→ Exercise details
Number every line of the material below as a list, dropping any blank lines.

→ Raw records
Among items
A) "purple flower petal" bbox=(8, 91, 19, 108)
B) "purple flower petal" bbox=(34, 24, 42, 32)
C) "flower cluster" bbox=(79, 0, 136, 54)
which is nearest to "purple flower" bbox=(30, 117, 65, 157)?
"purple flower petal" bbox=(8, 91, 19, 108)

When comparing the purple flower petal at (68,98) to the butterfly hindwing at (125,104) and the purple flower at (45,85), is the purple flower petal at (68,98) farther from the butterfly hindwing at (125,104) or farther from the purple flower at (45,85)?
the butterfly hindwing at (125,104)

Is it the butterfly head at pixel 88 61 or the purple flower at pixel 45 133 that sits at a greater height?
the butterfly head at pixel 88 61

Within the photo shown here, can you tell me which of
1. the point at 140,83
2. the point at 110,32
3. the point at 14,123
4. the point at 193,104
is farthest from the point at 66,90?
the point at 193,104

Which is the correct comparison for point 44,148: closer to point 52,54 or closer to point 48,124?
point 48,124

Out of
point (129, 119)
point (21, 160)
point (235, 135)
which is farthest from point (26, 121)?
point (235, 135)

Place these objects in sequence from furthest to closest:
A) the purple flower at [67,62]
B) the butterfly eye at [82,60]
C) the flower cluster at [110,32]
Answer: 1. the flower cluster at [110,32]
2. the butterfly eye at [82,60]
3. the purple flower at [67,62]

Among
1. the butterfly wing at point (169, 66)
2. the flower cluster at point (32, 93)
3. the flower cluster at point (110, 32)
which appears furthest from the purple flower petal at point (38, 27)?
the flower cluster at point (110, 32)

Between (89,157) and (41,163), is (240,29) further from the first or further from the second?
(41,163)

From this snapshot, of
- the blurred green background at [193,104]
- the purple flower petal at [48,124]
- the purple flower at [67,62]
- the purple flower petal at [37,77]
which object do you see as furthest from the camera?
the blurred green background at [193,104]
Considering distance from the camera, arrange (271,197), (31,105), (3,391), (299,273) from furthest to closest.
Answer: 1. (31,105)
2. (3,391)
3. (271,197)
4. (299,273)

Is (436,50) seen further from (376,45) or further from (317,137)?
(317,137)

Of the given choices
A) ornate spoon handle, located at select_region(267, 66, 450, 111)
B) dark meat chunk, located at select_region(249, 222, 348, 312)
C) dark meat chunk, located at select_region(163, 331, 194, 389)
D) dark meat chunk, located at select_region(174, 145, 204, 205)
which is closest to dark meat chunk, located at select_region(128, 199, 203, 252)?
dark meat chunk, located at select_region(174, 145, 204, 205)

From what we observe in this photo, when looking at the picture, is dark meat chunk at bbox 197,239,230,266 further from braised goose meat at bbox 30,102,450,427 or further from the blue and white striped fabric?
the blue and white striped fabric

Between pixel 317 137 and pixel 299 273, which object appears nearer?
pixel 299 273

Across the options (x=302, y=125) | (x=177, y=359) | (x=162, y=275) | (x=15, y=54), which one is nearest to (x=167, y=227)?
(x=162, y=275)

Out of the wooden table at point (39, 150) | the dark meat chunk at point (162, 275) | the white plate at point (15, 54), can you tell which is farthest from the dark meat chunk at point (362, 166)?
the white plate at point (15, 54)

→ Correct answer
1. Among items
2. A) "purple flower petal" bbox=(8, 91, 19, 108)
3. B) "purple flower petal" bbox=(34, 24, 42, 32)
4. C) "flower cluster" bbox=(79, 0, 136, 54)
5. which is nearest to "purple flower" bbox=(30, 117, 65, 157)?
6. "purple flower petal" bbox=(8, 91, 19, 108)
7. When comparing the purple flower petal at (68,98) to the butterfly hindwing at (125,104) and the purple flower at (45,85), is the purple flower petal at (68,98) farther from the butterfly hindwing at (125,104) or farther from the purple flower at (45,85)?
8. the butterfly hindwing at (125,104)
9. Is it the butterfly head at pixel 88 61 or the purple flower at pixel 45 133 that sits at a greater height?
10. the butterfly head at pixel 88 61
11. Within the photo shown here, can you tell me which of
12. 1. the point at 140,83
13. 2. the point at 110,32
14. 3. the point at 14,123
15. 4. the point at 193,104
16. is farthest from the point at 66,90?
17. the point at 193,104
18. Which is the correct comparison for point 44,148: closer to point 52,54 or closer to point 48,124?
19. point 48,124
20. Out of
21. point (129, 119)
22. point (21, 160)
23. point (235, 135)
24. which is farthest from point (26, 121)?
25. point (235, 135)
26. Place these objects in sequence from furthest to closest:
27. A) the purple flower at [67,62]
28. B) the butterfly eye at [82,60]
29. C) the flower cluster at [110,32]
30. Answer: 1. the flower cluster at [110,32]
31. 2. the butterfly eye at [82,60]
32. 3. the purple flower at [67,62]
33. Among
34. 1. the butterfly wing at point (169, 66)
35. 2. the flower cluster at point (32, 93)
36. 3. the flower cluster at point (110, 32)
37. which appears furthest from the purple flower petal at point (38, 27)?
38. the flower cluster at point (110, 32)
39. Between (89,157) and (41,163), is (240,29) further from the first or further from the second?
40. (41,163)
41. From this snapshot, of
42. - the blurred green background at [193,104]
43. - the purple flower petal at [48,124]
44. - the purple flower at [67,62]
45. - the purple flower petal at [37,77]
46. which object do you see as furthest from the camera?
47. the blurred green background at [193,104]
48. Considering distance from the camera, arrange (271,197), (31,105), (3,391), (299,273) from furthest to closest.
49. Answer: 1. (31,105)
50. 2. (3,391)
51. 3. (271,197)
52. 4. (299,273)
53. Is (436,50) seen further from (376,45) or further from (317,137)?
54. (317,137)
55. Of the given choices
56. A) ornate spoon handle, located at select_region(267, 66, 450, 111)
57. B) dark meat chunk, located at select_region(249, 222, 348, 312)
58. C) dark meat chunk, located at select_region(163, 331, 194, 389)
59. D) dark meat chunk, located at select_region(174, 145, 204, 205)
60. which is closest to dark meat chunk, located at select_region(128, 199, 203, 252)?
61. dark meat chunk, located at select_region(174, 145, 204, 205)
62. From what we observe in this photo, when looking at the picture, is dark meat chunk at bbox 197,239,230,266 further from braised goose meat at bbox 30,102,450,427 or further from the blue and white striped fabric?
63. the blue and white striped fabric
64. Between pixel 317 137 and pixel 299 273, which object appears nearer?
65. pixel 299 273
66. Across the options (x=302, y=125) | (x=177, y=359) | (x=162, y=275) | (x=15, y=54), which one is nearest to (x=167, y=227)?
67. (x=162, y=275)
68. Out of the wooden table at point (39, 150) | the dark meat chunk at point (162, 275) | the white plate at point (15, 54), can you tell which is farthest from the dark meat chunk at point (362, 166)?
69. the white plate at point (15, 54)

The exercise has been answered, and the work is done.